### What to work on
Update the lines starting at the one containing "Does the placement" and ending at the one containing "203 centimetres" by replacing "twig" with "branch". Keep everything else in them unchanged.

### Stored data
==============================

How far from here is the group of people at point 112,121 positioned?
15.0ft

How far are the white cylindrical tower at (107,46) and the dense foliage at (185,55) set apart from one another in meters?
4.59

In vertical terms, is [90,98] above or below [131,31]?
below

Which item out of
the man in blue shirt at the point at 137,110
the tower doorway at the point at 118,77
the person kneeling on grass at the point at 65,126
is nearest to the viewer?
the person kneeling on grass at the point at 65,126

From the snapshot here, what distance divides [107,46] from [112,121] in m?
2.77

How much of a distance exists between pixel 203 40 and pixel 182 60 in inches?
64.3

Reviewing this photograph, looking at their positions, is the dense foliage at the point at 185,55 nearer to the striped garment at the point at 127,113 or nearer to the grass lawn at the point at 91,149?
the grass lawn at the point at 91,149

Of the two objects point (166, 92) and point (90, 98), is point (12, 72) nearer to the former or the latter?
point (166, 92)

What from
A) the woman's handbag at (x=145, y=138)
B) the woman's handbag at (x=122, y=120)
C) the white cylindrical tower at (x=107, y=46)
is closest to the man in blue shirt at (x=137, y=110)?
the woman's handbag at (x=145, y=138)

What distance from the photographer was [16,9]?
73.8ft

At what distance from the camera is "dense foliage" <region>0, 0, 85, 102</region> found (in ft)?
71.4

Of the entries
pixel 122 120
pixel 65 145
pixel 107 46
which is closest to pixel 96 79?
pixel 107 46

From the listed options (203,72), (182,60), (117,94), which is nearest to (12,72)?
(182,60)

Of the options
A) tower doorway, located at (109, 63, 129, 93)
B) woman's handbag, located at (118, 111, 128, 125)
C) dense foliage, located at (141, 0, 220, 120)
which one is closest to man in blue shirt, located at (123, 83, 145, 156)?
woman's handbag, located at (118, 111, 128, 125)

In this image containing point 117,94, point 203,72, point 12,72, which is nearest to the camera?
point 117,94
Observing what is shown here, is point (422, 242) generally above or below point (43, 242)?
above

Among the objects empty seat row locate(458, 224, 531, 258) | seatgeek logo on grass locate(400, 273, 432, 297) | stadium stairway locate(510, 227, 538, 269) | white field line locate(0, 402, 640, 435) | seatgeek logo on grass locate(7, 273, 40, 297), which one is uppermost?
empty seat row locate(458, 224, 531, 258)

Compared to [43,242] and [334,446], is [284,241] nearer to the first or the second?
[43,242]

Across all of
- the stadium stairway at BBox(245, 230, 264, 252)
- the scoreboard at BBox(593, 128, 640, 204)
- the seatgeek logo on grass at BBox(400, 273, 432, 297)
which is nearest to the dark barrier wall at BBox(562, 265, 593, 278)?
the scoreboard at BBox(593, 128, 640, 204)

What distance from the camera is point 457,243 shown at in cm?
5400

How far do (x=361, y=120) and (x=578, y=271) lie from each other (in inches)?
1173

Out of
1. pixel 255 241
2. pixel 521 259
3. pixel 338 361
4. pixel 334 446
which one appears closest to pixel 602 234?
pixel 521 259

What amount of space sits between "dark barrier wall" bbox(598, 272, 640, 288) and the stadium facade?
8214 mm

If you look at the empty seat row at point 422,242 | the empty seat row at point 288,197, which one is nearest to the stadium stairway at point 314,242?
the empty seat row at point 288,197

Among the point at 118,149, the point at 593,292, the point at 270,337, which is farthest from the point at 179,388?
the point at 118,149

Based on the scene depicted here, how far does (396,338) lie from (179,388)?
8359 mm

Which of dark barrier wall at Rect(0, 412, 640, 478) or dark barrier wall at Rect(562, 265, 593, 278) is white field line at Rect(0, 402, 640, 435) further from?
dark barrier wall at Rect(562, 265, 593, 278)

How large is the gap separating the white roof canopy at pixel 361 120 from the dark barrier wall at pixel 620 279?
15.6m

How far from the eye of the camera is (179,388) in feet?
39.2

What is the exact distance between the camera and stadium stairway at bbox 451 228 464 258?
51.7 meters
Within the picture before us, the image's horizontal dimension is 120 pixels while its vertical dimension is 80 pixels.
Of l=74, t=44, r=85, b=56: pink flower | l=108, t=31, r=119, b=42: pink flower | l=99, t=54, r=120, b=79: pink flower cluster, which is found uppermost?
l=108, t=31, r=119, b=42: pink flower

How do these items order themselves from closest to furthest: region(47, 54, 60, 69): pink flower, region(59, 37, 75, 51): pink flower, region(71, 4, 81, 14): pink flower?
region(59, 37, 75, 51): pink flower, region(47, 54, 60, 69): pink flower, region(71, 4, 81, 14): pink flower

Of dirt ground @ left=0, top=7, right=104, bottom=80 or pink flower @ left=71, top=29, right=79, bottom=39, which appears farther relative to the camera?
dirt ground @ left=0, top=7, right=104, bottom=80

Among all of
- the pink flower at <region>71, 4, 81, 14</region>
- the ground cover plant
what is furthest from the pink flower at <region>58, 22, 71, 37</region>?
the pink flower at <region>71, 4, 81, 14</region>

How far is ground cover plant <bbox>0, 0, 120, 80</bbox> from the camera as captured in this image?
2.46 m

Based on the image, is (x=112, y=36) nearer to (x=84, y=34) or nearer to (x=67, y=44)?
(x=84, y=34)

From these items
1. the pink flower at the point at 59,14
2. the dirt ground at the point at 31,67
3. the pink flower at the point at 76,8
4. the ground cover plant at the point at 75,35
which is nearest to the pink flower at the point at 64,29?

==============================

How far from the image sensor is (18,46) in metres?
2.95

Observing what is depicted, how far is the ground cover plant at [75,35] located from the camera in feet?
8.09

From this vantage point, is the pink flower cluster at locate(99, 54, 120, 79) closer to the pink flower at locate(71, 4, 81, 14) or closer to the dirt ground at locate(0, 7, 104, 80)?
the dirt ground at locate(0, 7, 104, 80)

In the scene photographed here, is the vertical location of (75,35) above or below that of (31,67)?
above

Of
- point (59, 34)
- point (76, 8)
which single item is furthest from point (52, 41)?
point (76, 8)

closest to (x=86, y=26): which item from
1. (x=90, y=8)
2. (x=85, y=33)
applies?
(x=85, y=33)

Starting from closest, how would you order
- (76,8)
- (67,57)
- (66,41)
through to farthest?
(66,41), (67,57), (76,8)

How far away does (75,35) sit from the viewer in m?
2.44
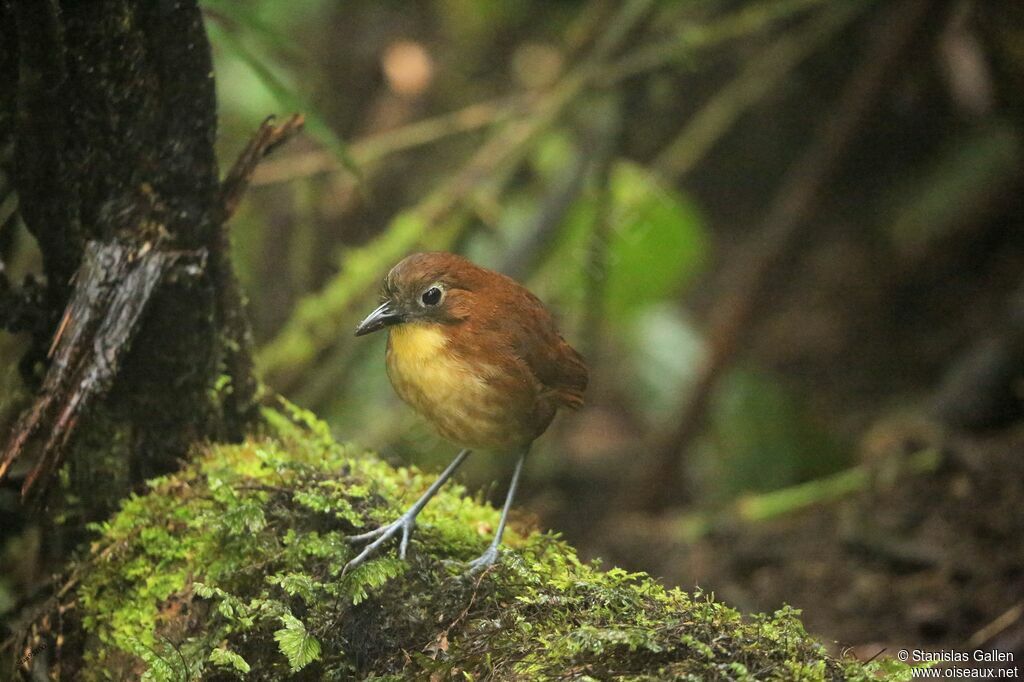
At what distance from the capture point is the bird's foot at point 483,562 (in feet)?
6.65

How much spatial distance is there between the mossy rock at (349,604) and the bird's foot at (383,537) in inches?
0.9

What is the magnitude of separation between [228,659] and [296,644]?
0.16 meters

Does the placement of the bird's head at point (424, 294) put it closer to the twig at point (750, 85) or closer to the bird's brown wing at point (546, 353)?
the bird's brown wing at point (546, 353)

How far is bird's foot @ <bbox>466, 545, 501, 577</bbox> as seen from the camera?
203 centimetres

==============================

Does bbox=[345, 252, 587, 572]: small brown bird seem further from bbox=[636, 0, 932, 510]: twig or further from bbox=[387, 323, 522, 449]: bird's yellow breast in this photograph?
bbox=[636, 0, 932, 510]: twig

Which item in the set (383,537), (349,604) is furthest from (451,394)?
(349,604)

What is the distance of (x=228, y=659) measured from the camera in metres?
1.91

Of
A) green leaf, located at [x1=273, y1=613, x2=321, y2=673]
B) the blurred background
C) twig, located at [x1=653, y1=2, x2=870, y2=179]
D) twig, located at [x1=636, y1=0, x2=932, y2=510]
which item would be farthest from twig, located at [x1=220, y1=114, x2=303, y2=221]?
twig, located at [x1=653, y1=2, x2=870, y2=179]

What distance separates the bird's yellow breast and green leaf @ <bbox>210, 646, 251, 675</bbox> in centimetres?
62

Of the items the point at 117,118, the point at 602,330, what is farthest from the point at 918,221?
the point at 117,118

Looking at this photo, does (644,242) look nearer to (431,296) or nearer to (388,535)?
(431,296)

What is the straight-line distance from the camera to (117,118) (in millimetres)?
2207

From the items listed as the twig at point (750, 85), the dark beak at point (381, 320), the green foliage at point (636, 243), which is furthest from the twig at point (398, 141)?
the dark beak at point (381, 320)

==============================

### Output of the exercise
Does the placement of the bird's head at point (424, 294) put it closer to the branch at point (750, 85) or closer to the bird's brown wing at point (546, 353)?
the bird's brown wing at point (546, 353)

How far is bird's foot @ <bbox>466, 545, 501, 577</bbox> as seen from the camera?
203 centimetres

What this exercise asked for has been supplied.